The EU parliaments lack of legitimacy stems from the impossibility of being both representative and accountable to a europe which has no common Demos, i.e. a people who have a shared social and cultural history.
The crucial feature of indirect democracy is the perception of representation, the collective trust in shared aims and expectations that allows the people to put their destiny in the hands of another, safe in the knowledge that even if ‘their’ man doesn’t get the job then the other guy will still be looking after their best interests.
The manner in which this trust is built is the knowledge that you and ‘he’ have a history of cooperation, and that your respective families likewise have a shared social and cultural history of cooperation, all of which allows you to trust that when adversity strikes ‘he’ will act in a predictable and acceptable way.
A nation-state is effectively a collective agreement that a people are a family, who have sufficient trust in each other to accept indirect governance from representatives of the prevailing will of a majority, it is also a collective agreement to work together for the benefit of the whole rather than the individual. In short it is a marriage which results in a transfer union.
The EU does not have this, therefore it cannot be both representative and accountable, thus it has no legitimacy.
“In many countries where we govern – like here in the UK – the opinion polls hardly look good.”
Without wanting to project the problems of UK liberals onto their continental brethren, the above situation in britain is most certainly related to the Lib-Dem’s inability to seek a broad representative mandate due to its allergic reaction to anything that smacks of a popular position.
Congratulations to Graham on his election. As Confucious might have said, he takes on the job in “interesting times” so a few comments are in order.

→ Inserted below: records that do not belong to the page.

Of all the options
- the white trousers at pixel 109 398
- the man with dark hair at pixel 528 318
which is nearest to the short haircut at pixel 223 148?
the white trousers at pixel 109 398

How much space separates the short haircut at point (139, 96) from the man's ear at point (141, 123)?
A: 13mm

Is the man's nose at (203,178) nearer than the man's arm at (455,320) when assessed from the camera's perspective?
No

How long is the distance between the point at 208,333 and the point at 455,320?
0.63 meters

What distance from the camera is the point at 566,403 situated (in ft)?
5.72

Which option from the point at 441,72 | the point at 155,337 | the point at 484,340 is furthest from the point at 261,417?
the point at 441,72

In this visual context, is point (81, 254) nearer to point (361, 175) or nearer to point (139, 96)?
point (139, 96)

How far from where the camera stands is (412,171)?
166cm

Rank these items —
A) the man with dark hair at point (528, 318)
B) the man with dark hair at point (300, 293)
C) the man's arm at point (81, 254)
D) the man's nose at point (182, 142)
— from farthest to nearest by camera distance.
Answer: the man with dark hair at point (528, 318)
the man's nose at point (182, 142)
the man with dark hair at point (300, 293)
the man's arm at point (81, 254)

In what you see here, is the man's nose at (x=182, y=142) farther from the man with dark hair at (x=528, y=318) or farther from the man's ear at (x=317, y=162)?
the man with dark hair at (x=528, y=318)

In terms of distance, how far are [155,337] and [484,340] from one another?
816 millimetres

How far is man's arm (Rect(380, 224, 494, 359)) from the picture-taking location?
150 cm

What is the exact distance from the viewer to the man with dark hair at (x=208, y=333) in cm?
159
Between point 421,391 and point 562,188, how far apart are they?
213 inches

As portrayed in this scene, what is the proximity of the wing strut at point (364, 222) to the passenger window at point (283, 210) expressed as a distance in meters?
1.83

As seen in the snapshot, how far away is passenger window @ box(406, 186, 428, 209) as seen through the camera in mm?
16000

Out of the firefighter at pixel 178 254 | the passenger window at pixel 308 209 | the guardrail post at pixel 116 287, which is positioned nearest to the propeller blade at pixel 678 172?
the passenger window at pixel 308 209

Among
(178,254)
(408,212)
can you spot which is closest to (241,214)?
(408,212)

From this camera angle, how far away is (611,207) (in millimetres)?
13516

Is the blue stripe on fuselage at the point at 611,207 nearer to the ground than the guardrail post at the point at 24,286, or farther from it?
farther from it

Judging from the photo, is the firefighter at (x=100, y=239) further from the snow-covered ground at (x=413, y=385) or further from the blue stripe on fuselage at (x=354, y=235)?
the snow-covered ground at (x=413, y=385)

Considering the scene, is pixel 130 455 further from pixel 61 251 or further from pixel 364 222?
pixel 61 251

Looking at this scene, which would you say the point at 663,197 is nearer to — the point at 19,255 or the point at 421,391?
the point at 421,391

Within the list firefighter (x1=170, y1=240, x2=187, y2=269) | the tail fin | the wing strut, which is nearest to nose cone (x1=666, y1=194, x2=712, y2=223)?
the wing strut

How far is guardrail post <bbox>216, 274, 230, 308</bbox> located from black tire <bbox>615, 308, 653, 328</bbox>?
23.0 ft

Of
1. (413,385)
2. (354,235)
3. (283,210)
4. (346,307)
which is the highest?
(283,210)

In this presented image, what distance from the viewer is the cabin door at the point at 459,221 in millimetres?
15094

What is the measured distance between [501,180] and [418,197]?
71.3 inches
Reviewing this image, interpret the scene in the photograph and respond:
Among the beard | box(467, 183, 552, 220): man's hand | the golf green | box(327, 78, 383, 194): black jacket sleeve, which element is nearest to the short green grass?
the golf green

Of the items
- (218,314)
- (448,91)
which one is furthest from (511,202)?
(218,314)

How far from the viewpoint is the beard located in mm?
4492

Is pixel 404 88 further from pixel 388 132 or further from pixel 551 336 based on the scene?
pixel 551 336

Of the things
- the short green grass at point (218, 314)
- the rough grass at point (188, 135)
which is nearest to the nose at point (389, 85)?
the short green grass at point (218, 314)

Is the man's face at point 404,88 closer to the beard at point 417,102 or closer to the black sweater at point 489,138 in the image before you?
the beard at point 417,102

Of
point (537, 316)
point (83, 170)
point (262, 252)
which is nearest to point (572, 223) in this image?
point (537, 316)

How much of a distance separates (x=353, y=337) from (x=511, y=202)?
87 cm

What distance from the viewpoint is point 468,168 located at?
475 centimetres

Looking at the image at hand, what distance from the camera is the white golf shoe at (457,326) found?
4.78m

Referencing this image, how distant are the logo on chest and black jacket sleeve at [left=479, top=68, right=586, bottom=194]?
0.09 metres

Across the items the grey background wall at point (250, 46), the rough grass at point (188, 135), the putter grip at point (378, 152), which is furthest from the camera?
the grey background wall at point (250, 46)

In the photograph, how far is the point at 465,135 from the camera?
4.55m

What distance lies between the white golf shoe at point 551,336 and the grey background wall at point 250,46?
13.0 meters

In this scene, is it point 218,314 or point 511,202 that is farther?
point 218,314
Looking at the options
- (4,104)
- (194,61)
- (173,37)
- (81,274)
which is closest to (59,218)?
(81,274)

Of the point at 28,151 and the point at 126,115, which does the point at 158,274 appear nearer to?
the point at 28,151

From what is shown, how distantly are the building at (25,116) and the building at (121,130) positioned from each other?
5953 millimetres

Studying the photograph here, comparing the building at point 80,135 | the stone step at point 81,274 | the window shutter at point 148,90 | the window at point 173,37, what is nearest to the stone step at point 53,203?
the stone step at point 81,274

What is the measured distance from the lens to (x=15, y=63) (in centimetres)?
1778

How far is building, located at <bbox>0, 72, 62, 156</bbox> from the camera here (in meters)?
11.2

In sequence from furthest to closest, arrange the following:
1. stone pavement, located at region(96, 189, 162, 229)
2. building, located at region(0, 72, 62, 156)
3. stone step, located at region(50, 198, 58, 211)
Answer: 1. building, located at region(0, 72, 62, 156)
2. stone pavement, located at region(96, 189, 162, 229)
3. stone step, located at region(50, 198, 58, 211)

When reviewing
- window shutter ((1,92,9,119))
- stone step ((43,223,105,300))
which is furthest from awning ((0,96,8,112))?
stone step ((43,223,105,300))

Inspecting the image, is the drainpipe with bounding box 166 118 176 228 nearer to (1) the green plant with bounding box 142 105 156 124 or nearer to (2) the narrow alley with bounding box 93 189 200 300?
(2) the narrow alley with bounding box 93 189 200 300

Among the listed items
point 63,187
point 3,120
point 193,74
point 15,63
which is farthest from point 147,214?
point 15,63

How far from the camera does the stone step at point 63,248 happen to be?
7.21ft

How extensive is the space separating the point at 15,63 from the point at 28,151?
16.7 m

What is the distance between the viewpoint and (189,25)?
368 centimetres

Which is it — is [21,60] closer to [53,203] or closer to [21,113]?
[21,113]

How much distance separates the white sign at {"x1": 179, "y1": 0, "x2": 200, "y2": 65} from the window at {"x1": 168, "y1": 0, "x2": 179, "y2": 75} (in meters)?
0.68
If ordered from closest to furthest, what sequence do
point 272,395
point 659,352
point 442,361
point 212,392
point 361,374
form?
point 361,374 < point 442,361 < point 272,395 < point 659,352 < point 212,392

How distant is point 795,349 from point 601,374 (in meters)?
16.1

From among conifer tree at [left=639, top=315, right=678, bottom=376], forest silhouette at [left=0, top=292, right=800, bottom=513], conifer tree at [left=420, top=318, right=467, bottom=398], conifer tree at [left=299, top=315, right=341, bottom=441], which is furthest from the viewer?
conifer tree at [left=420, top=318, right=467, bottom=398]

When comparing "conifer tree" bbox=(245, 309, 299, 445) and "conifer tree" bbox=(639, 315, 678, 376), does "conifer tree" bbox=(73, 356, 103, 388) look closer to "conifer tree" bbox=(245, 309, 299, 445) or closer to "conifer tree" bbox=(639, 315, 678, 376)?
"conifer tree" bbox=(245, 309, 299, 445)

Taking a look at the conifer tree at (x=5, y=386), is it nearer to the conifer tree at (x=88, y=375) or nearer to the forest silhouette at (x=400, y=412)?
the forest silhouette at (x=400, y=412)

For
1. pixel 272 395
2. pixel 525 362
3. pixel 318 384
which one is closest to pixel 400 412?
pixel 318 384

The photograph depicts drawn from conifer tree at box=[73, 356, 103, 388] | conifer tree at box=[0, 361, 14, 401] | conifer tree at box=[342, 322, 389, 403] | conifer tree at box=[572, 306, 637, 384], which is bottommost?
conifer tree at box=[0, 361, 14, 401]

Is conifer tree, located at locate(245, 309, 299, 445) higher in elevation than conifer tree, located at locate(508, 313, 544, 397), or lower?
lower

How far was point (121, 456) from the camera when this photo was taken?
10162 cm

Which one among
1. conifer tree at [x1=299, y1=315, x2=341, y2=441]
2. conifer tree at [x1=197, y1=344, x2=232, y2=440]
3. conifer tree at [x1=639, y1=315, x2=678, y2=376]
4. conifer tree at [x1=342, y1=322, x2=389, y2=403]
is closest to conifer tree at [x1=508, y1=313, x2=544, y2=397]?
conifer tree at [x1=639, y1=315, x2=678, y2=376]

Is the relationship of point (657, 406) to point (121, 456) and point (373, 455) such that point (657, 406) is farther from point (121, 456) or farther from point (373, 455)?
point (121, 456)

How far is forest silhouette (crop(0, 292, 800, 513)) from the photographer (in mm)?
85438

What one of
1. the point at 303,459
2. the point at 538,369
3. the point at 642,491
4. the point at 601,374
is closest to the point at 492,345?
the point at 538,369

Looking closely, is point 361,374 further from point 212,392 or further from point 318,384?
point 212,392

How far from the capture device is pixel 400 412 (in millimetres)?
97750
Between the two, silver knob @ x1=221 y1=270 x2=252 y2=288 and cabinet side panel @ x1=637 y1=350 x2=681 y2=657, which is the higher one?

Upholding the rule of law. Well yes, it would be nice. As in respecting the votes of smaller countries like Ireland and Denmark that have had the temerity to vote against treaty changes and been asked to vote again to get the “right” answer. Or supporting a promised UK referendum on the new
constitutiontreaty. Or in resisting the current vogue for appointing “technocrats” (read agents for the banking interests) to run countries and force through austerity against all calims of natural justice – which would suggest that badly run (and too often corrupt) businesses should fail.European integration … for regaining control over our destinies. Given the democratic deficit this just doesn’t happen. What we are actually achieving is handing control to bureaucrats and insiders which is not the same thing at all yet the response from the EU establishment is to push on regardless. As for liberals being at the forefront [of responding to various challenges] my local MEP at the last election stayed mainly with local government issues; does the Lib Dem group really have nothing interesting or useful to say on Europe?
We can learn from Obama’s campaign Err, would that be to glibly promise change but once safely elected ignore the popular will and serve only the corporate paymasters despite the fact that many are clearly guilty of epic fraud?
We must push for the election of at least some MEPs from supranational, pan-European lists. This is one of the worst ideas I have ever heard. Even with lists drawn up at regional level, the election is determined by the party establishment to an unhealthy degree. Count me out.
The CAP. The post is strangely silent on this. How about a campaign to end the arrangement whereby poor people are taxed to pay subsidies to large landowers. With the establishment in a bit of bother right now this could be the perfect time to demand that responsibility for and funding of agriculatural support is repatriated for countries to handle as they wish. With the free market in place ongoing support could not in practice take the form of price subsidies (or it would suck in imports seeking to benefit from it). Other arrangements would be so much more transparent – like per capita payments.
I wonder why the opinion polls hardly look good.